## Extract provided
_ _ _
The Current Framework Is Purposely Blind

Existing federal, state, and local regulatory frameworks treat hyperscale data centers as a class of industrial infrastructure — roughly equivalent to a warehouse or a manufacturing facility. Zoning approvals, utility interconnection agreements, tax incentive programs, and infrastructure grants almost never distinguish between a facility hosting domestic financial services and one hosting surveillance infrastructure for a foreign-linked corporation.

This isn’t an oversight. It’s the product of aggressive lobbying by an industry that benefits enormously from keeping regulators focused on square footage, employment projections, and capital investment rather than what the servers inside actually do.

The result is that American land, American water, American power grid capacity, and American taxpayer dollars are being used to build infrastructure whose purpose, ownership, and ultimate beneficiary are often deliberately obscured.

That has to end.
_ _ _
## Dataset excerpt
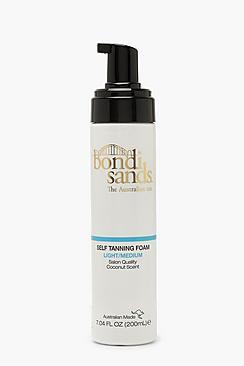 Boohoo Bondi Sands Self Tanning Foam - Light/med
_ _ _
## Work instruction 1
Answer these from the passage on data center regulation:
(a) Existing regulatory frameworks treat hyperscale data centers as roughly equivalent to what?
(b) What three things does the industry keep regulators focused on?
(c) Which three aspects of the infrastructure are often deliberately obscured?
## Work instruction 2
Copy word for word the part of the passage on data center regulation from "The Current Framework" up to and including "inside actually do.".

## Task answer 1
(a) A warehouse or a manufacturing facility, as a class of industrial infrastructure.
(b) Square footage, employment projections, and capital investment.
(c) Its purpose, ownership, and ultimate beneficiary.

## Task answer 2
The Current Framework Is Purposely Blind

Existing federal, state, and local regulatory frameworks treat hyperscale data centers as a class of industrial infrastructure — roughly equivalent to a warehouse or a manufacturing facility. Zoning approvals, utility interconnection agreements, tax incentive programs, and infrastructure grants almost never distinguish between a facility hosting domestic financial services and one hosting surveillance infrastructure for a foreign-linked corporation.

This isn’t an oversight. It’s the product of aggressive lobbying by an industry that benefits enormously from keeping regulators focused on square footage, employment projections, and capital investment rather than what the servers inside actually do.